Nairobi, 1 June 2000 - An aboriginal community in Australia, two journalists from Spain and the United States and a wildlife orphanage in South Africa are among this year's 14 winners of the United Nations Environment Programme (UNEP) Global 500 Award. The outstanding contributions to the protection of the environment of these individuals and organizations from 12 countries on every continent will be officially recognized on 4 June 2000 at a special award ceremony in Adelaide, Australia. The event, hosted by UNEP and the Government of Australia, is part of the main international World Environment Day celebrations.

"UNEP is indeed very proud to recognize the achievements of these 'heroes' in the front lines of global environmental action," says UNEP's Executive Director, Klaus Toepfer. "They have taken the path that most of us hesitate to take for want of time or caring".

"In honoring the Global 500 laureates, UNEP hopes that others will be inspired by their extraordinary deeds," adds Toepfer.

The laureates who will receive their award from UNEP's Executive Director are: the Andyamathanha Nepabunna Community for being the first indigenous community in Australia to voluntarily declare more than 55,000 hectares of their traditional land as a protected area; Asbjorn Bjorgvinsson of Iceland for countering the commercial lobby to reestablish whaling and for having Iceland rejoin the International Whaling Commission; Chimfunshi Wildlife Orphanage of South Africa for rescuing wild chimpanzees threatened by poaching, deforestation and the bushmeat trade; Chumbe Island Coral Park in Tanzania for preserving a pristine coral island ecosystem in an otherwise over-fished and over- exploited area; Chief Larry Philip Fontaine for helping the aboriginal peoples of Canada address the issue of environmental degradation in their communities; Fuji Xerox Australia for developing a recycled paper, which reduces pressure on forest and waste; Robert Hager, a correspondent for NBC News Network in the United States for alerting the American people to the environmental challenges facing the planet, particularly global warming; the City of Las Pinas in the Philippines for resolving environmental problems through legislation and action; Dr. Reuben Americo Marti of Argentina for devising the City of Cordoba's first environmental regulation, which established compulsory environment impact assessment; Mei Ng of Hong Kong, People's Republic of China, for leading the fight against the illegal encroachment of country parks, the over- expansion of power plants, the use of pesticides, air pollution and government maladministration; and Carlos de Prada, a journalist from Spain, for bravely exposing environmental crimes.

_WHAT THE TASK REQUIRES_
Write out the Global 500 Award announcement word for word, from "Nairobi, 1 June" to "Environment Day celebrations.".

_INFORMATION PROVIDED_
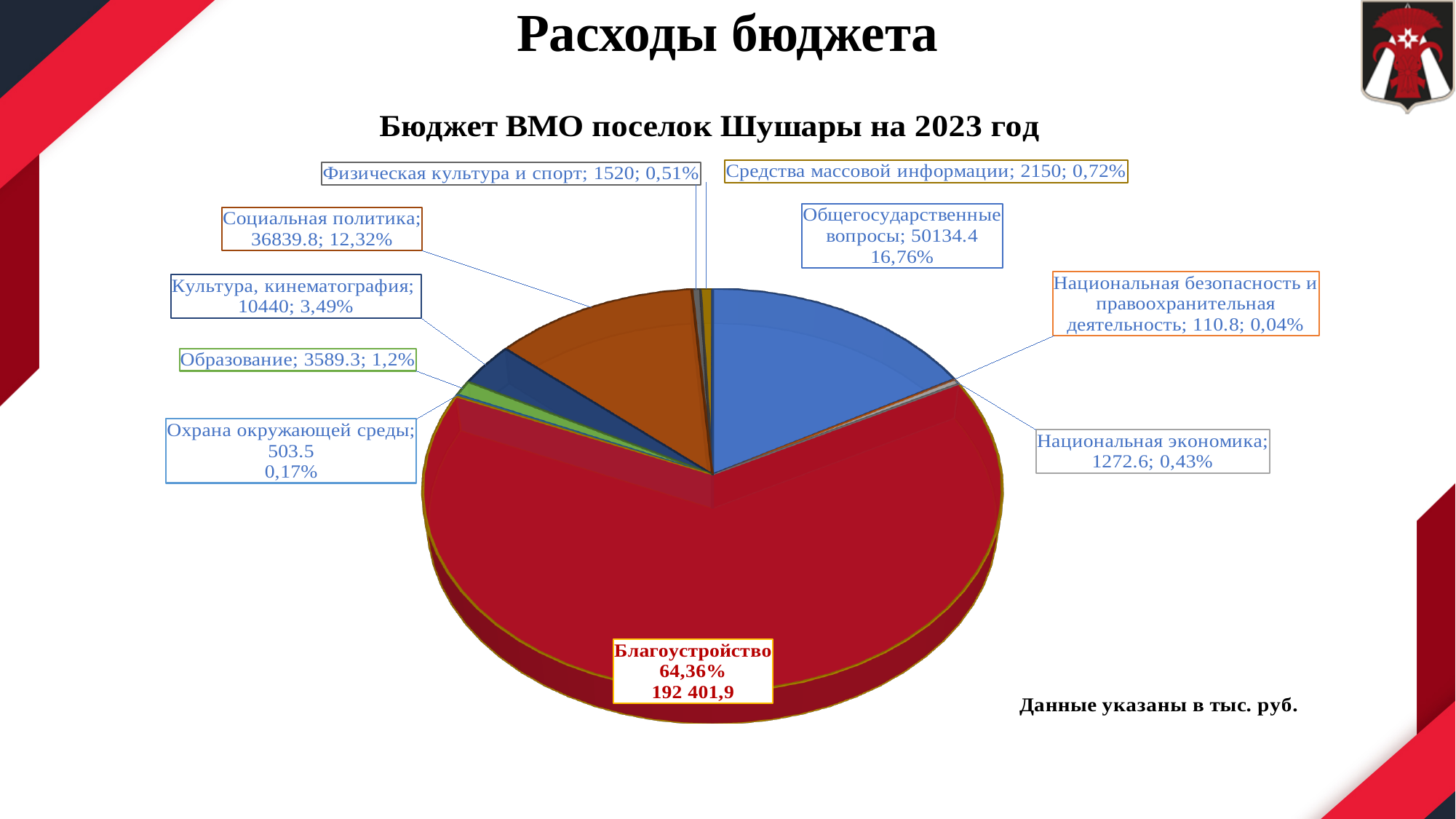
What is the difference between the values for Образование and Национальная экономика? 2316.7 What is the title of the chart? Бюджет ВМО поселок Шушары на 2023 год What share of the pie does Общегосударственные вопросы take? 16,76% Which is larger, the value for Средства массовой информации or the value for Физическая культура и спорт? Средства массовой информации How many categories does the pie chart show? 10 Which category has the largest share of the pie? Благоустройство What is the value for Охрана окружающей среды? 503.5 What is the value for Благоустройство? 192 401,9 What kind of chart is shown on the slide? pie chart What share of the pie does Культура, кинематография take? 3,49% Which category has the smallest share of the pie? Национальная безопасность и правоохранительная деятельность What is the value for Социальная политика? 36839.8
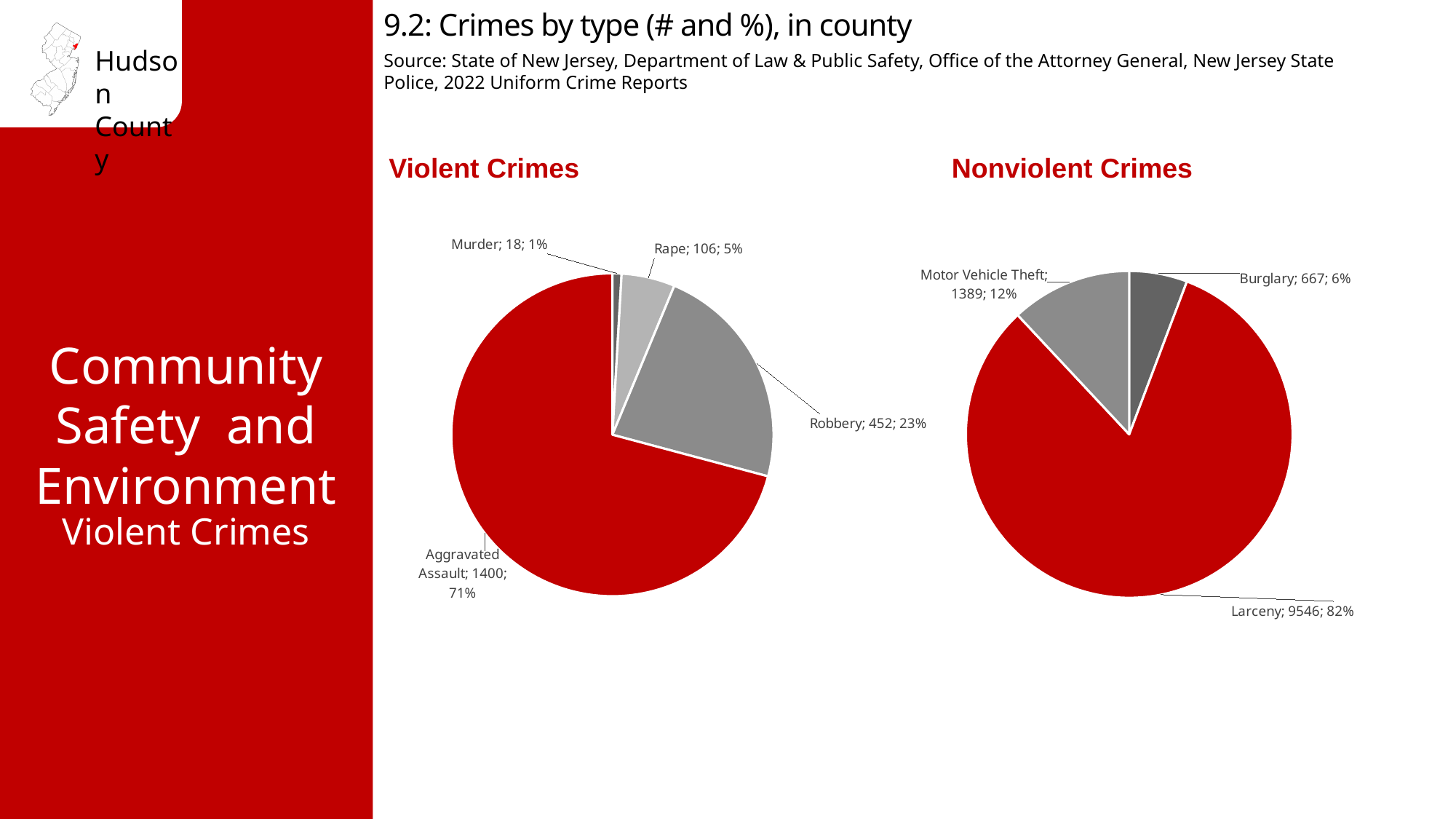
In the Nonviolent Crimes chart, how many categories are shown? 3 In the Nonviolent Crimes chart, what share of the pie is Motor Vehicle Theft? 12% In the Violent Crimes chart, how many aggravated assaults are shown? 1400 In the Violent Crimes chart, which category has the smallest slice? Murder What kind of chart is the Nonviolent Crimes chart? Pie chart In the Violent Crimes chart, what share of the pie is Robbery? 23% In the Nonviolent Crimes chart, how many larcenies are shown? 9546 In the Violent Crimes chart, which category has the largest slice? Aggravated Assault In the Nonviolent Crimes chart, which is larger, Burglary or Motor Vehicle Theft? Motor Vehicle Theft In the Violent Crimes chart, how many categories are shown? 4 In the Violent Crimes chart, what is the difference between the number of robberies and the number of rapes? 346 In the Nonviolent Crimes chart, what is the difference between the number of motor vehicle thefts and burglaries? 722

_REPLY_
Nairobi, 1 June 2000 - An aboriginal community in Australia, two journalists from Spain and the United States and a wildlife orphanage in South Africa are among this year's 14 winners of the United Nations Environment Programme (UNEP) Global 500 Award. The outstanding contributions to the protection of the environment of these individuals and organizations from 12 countries on every continent will be officially recognized on 4 June 2000 at a special award ceremony in Adelaide, Australia. The event, hosted by UNEP and the Government of Australia, is part of the main international World Environment Day celebrations.